Pensé en Ella y lo destrozada que estaría por el terrible destino de Cerati. Tenía la necesidad de escribirle, de saber que estaba bien. Quería estar a su lado para secarle las lágrimas y hacer el intento de hacerla reír. La quería – tal vez aún la quiero – y mi prioridad número uno era su felicidad.

Hoy, después de tantos años luego del primer día, mientras canto canciones del maestro Cerati a todo pulmón, sin importar mis problemas en la garganta, es inevitable revivir cada una de las palabras y las acciones de Ella, todas adaptadas perfectamente a las composiciones del argentino.

Quiero romper la barrera del sonido y que el estruendo de mis pensamientos se escuche por toda Caracas. Supongo que hay otras formas de opacar el bullicio típico de la ciudad, pero hoy sólo tengo ganas de cantar. Estoy consciente de que mientras más canto más se deteriora mi voz. Sin embargo, no es momento de pensar en la disfonía de mañana sino en el fuerte alarido que estoy soltando asomándome por mi ventana panorámica. Tal vez, pretendo que Ella lo escuche a lo lejos y regrese en forma inesperada, como siempre.

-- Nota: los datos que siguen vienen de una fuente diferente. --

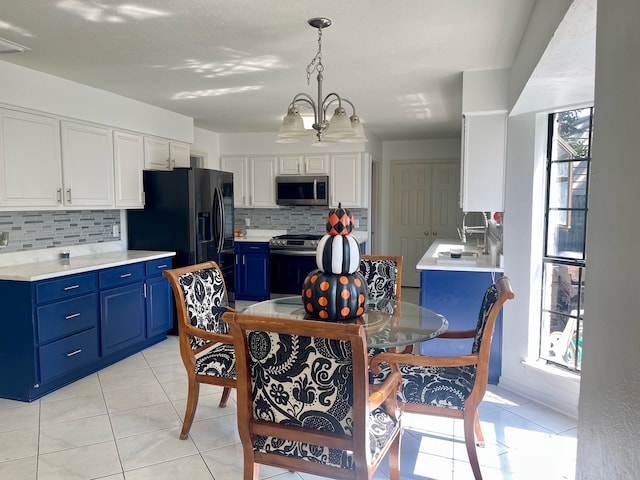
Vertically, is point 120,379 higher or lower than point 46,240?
lower

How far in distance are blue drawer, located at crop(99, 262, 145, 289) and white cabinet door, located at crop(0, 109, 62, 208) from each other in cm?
66

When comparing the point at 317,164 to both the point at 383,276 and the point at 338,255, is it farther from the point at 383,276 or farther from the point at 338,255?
the point at 338,255

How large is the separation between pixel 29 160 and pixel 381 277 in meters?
2.68

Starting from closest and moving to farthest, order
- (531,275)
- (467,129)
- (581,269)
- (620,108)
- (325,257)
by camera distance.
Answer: (620,108) < (325,257) < (581,269) < (531,275) < (467,129)

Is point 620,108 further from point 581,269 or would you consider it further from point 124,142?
point 124,142

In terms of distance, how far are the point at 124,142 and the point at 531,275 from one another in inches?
144

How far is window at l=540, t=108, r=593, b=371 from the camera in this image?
9.40 feet

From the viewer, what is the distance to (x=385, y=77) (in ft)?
11.7

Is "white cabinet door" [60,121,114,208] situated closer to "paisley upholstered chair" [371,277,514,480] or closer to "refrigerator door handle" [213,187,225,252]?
"refrigerator door handle" [213,187,225,252]

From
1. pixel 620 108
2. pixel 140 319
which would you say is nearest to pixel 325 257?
pixel 620 108

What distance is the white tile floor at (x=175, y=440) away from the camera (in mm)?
2262

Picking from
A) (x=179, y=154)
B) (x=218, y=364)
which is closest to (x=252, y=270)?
(x=179, y=154)

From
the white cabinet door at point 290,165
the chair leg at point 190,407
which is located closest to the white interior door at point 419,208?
the white cabinet door at point 290,165

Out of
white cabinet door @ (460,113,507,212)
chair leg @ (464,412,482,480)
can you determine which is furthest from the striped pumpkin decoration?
white cabinet door @ (460,113,507,212)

Ella sigue ahí – siempre amé su locura - silente, ausente, indiferente pero cercana a su estilo. Lo que siento por Ella está intacto, presente pero esperando despertar… Como Gustavo.

1 comentarios :

Ricardo Barbar dijo...

Entre tantas cosas que he leído, esto está realmente hermoso. Soy fanático de Cerati, del amor, de la locura apasionante de la vida, y conjugando ambas me deleité... Genial, hermoso, ¡fuerza genio!